How backups, backups, backups protect NYC’s cellular infrastructure

How backups, backups, backups protect NYC’s cellular infrastructure

The infrastructure that underpins our lives is not something we ever want to think about. Nothing good has come from suddenly needing to wonder “where does my water come from?” or “how does electricity connect into my home?” That pondering gets even more intense when we talk about cellular infrastructure, where a single dropped call or a choppy YouTube video can cause an expletive-laden tirade.

Recently, I visited Verizon’s cellular switch for the New York City metro area (disclosure: TechCrunch is owned by Oath, and Oath is part of Verizon). It’s a completely nondescript building in a nondescript suburb north of the city, so nondescript that it took Verizon’s representative about 15 minutes of circling around just to find it (frankly, the best security through obscurity I have seen in some time).

This switch, along with its sister, powers all cellular service in New York City, including three million voice or voice over LTE (VoLTE) calls and 708 million data connections a day. High-reliability and redundancy is a must for the facility, where dropping even one in 100,000 connections would create more than 7,000 angry customers a day. As Christine Williams, the senior operations manager who oversees the facility, explained, “It doesn’t matter what percentage of dropped calls you have if you are that person.”

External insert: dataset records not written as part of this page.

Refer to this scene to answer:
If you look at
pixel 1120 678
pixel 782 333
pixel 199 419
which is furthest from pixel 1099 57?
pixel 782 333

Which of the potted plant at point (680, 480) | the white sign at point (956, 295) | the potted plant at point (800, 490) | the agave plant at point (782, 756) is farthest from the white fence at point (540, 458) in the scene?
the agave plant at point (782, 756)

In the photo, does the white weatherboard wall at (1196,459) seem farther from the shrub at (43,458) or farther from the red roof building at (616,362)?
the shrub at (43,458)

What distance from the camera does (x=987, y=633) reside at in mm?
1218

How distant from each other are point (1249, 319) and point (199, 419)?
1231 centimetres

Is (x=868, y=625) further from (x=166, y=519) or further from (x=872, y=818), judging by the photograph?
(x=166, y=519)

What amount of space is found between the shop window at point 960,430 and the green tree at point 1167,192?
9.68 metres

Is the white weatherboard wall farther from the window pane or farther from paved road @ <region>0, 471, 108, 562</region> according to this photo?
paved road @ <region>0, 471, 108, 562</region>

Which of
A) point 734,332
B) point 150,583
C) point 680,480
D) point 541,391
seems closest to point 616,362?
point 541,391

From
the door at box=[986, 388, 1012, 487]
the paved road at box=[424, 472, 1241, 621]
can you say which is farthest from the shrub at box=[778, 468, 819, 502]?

As we walked through the server rows that processed those hundreds of millions of connections, I was surprised by just how little digital equipment was actually in the switch itself. “Software-defined networking” has taken full hold here, according to Michele White, who is Verizon’s Executive Director for Network Assurance in the U.S. northeast. As the team has replaced older equipment, the actual physical footprint has continued to downsize, even today. All of New York City’s traffic is run from a handful of feet of server racks.

The key to network assurance is two-fold. First is multiple levels of redundancy at every level of the infrastructure. Inside the switch, independent server racks can take over from other servers that fail, providing redundancy at the machine level. If the air conditioning — which is critical for machine performance — were to fail, mobile AC units can be deployed to pick up the burden.

All equipment in the building is serviced by DC power, and in the event of an external power loss, two diesel generators connected to a large fuel storage tank will take over. The facility is also equipped with battery backups that can sustain the facility for eight hours if the generators themselves don’t function appropriately.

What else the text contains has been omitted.